Il commercio nella Norvegia settentrionale fu gradualmente liberalizzato nel 1789 come parte di un piano per stimolare lo sviluppo economico della regione. Furono costruite nuove città portuali e il commercio russo diretto con i pescatori norvegesi fu formalmente autorizzato. La maggior parte delle restanti restrizioni furono eliminate nel 1839 e il regolare traffico di navi a vapore tra la Russia settentrionale e il Finnmark iniziò negli anni '1870 dell'Ottocento. Fino a 350 navi russe visitarono la Norvegia settentrionale ogni anno nel corso del diciottesimo secolo. I tentativi di controllare il commercio e la pesca russi in Norvegia divennero più seri durante il periodo in cui la Norvegia era sotto il dominio svedese. Tutta la pesca straniera fu formalmente vietata nel 1913.

Le relazioni politiche divennero più tese durante il diciannovesimo secolo a causa della preoccupazione russa per il percepito espansionismo norvegese nell'Artico. Al contrario, l'amministrazione norvegese nel Regno Unito di Svezia-Norvegia si è spesso trovata a moderare la crescente russofobia svedese. Tuttavia, il suo pragmatismo è stato più volte mitigato dal timore che la Russia potesse osservare alcuni dei porti senza ghiaccio del Finnmark. L'accelerazione degli insediamenti russi nella penisola di Kola e il flusso costante di immigrati verso la Norvegia settentrionale dalla Finlandia controllata dai russi hanno acuito il senso di allarme durante la seconda metà del diciannovesimo secolo. Lo stato d'animo popolare norvegese iniziò a favorire una politica più nazionalista nel nord. La norvegese sistematica era vista come un modo per controllare efficacemente il territorio etnicamente misto. La Russia era percepita negativamente a causa del suo autoritarismo, anche se era l'unica grande potenza a fornire un sostegno attivo all'indipendenza norvegese nel 1905, anche se chiaramente con l'obiettivo di indebolire la Svezia. La Norvegia recentemente indipendente ha cercato senza successo di riprendere il controllo delle terre di confine russe alla Conferenza di Versailles.

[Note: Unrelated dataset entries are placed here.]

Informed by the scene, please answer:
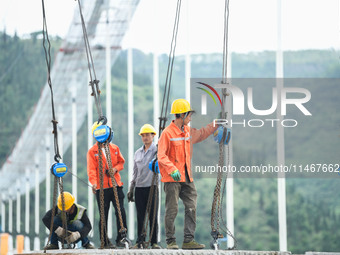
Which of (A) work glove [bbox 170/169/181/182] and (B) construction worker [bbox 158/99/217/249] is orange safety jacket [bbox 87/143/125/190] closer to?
(B) construction worker [bbox 158/99/217/249]

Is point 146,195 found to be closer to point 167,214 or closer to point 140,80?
point 167,214

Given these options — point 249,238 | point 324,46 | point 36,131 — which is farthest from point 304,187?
point 36,131

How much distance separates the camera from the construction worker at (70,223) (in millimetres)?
9031

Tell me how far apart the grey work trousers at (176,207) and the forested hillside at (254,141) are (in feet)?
116

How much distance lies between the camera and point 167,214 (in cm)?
825

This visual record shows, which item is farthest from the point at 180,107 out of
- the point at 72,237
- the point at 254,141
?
the point at 254,141

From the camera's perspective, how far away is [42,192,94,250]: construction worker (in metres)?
9.03

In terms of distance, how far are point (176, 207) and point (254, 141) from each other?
5009cm

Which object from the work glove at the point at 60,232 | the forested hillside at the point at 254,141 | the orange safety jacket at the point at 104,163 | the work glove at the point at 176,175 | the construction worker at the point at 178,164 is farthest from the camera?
the forested hillside at the point at 254,141

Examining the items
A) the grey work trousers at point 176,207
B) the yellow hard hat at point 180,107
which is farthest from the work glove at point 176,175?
the yellow hard hat at point 180,107

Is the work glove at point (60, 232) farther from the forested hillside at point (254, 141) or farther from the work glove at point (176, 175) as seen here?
the forested hillside at point (254, 141)

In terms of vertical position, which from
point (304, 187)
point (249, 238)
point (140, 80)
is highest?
point (140, 80)

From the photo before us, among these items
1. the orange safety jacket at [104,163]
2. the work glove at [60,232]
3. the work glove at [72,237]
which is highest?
the orange safety jacket at [104,163]

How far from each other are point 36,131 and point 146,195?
2767 cm
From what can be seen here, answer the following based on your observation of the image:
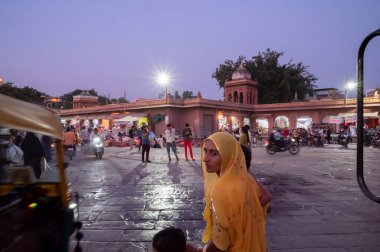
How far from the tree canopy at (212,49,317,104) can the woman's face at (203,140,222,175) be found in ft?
145

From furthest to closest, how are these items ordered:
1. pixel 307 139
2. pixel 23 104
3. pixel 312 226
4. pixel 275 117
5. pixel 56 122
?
pixel 275 117, pixel 307 139, pixel 312 226, pixel 56 122, pixel 23 104

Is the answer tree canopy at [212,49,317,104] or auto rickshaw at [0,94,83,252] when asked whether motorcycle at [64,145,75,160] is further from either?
tree canopy at [212,49,317,104]

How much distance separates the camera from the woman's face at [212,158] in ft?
7.10

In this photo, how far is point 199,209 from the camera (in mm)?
5934

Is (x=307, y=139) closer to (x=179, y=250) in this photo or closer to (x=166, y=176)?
(x=166, y=176)

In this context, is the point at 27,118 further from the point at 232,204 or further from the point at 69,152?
the point at 69,152

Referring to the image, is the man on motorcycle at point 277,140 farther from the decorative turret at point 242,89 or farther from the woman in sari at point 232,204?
the decorative turret at point 242,89

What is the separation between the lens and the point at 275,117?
38.0 meters

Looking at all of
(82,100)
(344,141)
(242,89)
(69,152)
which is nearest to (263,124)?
(242,89)

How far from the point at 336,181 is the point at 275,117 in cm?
2977

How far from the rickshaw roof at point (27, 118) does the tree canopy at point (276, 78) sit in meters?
43.3

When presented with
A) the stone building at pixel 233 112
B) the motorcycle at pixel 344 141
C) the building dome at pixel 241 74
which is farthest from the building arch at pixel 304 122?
the motorcycle at pixel 344 141

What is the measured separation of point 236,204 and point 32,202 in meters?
2.08

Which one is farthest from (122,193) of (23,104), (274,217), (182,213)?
(23,104)
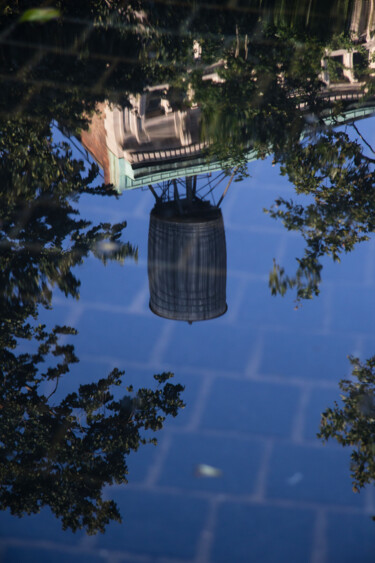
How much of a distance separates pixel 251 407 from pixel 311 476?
333mm

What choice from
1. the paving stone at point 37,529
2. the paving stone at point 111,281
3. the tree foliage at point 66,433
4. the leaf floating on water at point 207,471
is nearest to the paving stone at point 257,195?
the paving stone at point 111,281

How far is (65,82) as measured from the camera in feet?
13.0

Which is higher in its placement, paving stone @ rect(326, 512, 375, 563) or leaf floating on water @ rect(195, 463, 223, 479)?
leaf floating on water @ rect(195, 463, 223, 479)

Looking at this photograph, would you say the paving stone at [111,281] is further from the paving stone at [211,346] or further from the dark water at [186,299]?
the paving stone at [211,346]

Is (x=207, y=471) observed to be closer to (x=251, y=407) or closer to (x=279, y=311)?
(x=251, y=407)

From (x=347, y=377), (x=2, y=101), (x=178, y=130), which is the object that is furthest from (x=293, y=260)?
(x=2, y=101)

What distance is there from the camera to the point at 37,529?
1.73m

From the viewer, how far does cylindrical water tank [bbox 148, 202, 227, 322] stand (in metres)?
2.51

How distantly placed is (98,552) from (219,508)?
0.36 metres

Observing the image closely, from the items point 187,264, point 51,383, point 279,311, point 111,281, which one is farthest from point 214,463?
point 111,281

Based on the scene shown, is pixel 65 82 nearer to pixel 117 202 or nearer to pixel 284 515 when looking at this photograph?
pixel 117 202

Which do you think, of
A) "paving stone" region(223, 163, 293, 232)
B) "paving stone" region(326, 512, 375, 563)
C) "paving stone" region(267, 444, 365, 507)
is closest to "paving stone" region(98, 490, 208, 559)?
"paving stone" region(267, 444, 365, 507)

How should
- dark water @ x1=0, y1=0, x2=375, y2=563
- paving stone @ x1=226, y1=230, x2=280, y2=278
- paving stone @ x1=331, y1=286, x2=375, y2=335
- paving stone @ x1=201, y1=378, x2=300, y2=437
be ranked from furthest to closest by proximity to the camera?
paving stone @ x1=226, y1=230, x2=280, y2=278, paving stone @ x1=331, y1=286, x2=375, y2=335, paving stone @ x1=201, y1=378, x2=300, y2=437, dark water @ x1=0, y1=0, x2=375, y2=563

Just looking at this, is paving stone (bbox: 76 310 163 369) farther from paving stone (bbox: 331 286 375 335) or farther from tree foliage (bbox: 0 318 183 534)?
paving stone (bbox: 331 286 375 335)
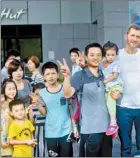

La Rivoluzione d'Ottobre ha portato a un congelamento delle relazioni russo-norvegesi, con conseguenze devastanti per alcune comunità della Norvegia settentrionale, nonché una separazione geografica quando la Finlandia ha acquisito il controllo della regione Pechenga-Petsamo. Sebbene la minaccia finlandese in qualche modo sostituisse il regime bolscevico indebolito come fonte di preoccupazione, le relazioni diplomatiche tra la Norvegia e lo stato sovietico non furono stabilite fino al 1924. Il governo norvegese cercò attivamente di frenare le attività delle organizzazioni filosovietiche di sinistra e rafforzò il guarnigioni nel nord della Norvegia. Durante la seconda guerra mondiale il governo norvegese in esilio era molto preoccupato per le ambizioni territoriali sovietiche nella Norvegia settentrionale. I suoi timori sembrarono confermati quando l'Armata Rossa occupò temporaneamente il Finnmark orientale nel 1944. I sovietici rivendicarono anche alcune delle isole dell'Atlantico settentrionale controllate dai norvegesi (Bear Isle, Spitsbergen).

La russofobia norvegese e un senso di vulnerabilità dopo l'occupazione tedesca portarono a un forte consenso trasversale a favore dell'adesione alla NATO nel 1949. Sebbene continuasse a diffidare dei sovietici, il governo di Oslo adottò una posizione pragmatica, de-enfatizzando la difesa del Finnmark e proibendo lo stazionamento di truppe straniere e armi nucleari nel paese. Le relazioni intergovernative rimasero formali e la maggior parte dell'interazione norvegese-russa fu localizzata nelle regioni di confine settentrionali. La perestrojka e il crollo dell'Unione Sovietica hanno fatto molto per ripristinare gli stretti legami storicamente tra la Russia settentrionale e il Finnmark, e durante l'inizio del ventunesimo secolo ci sono molti vivaci legami economici, politici e culturali.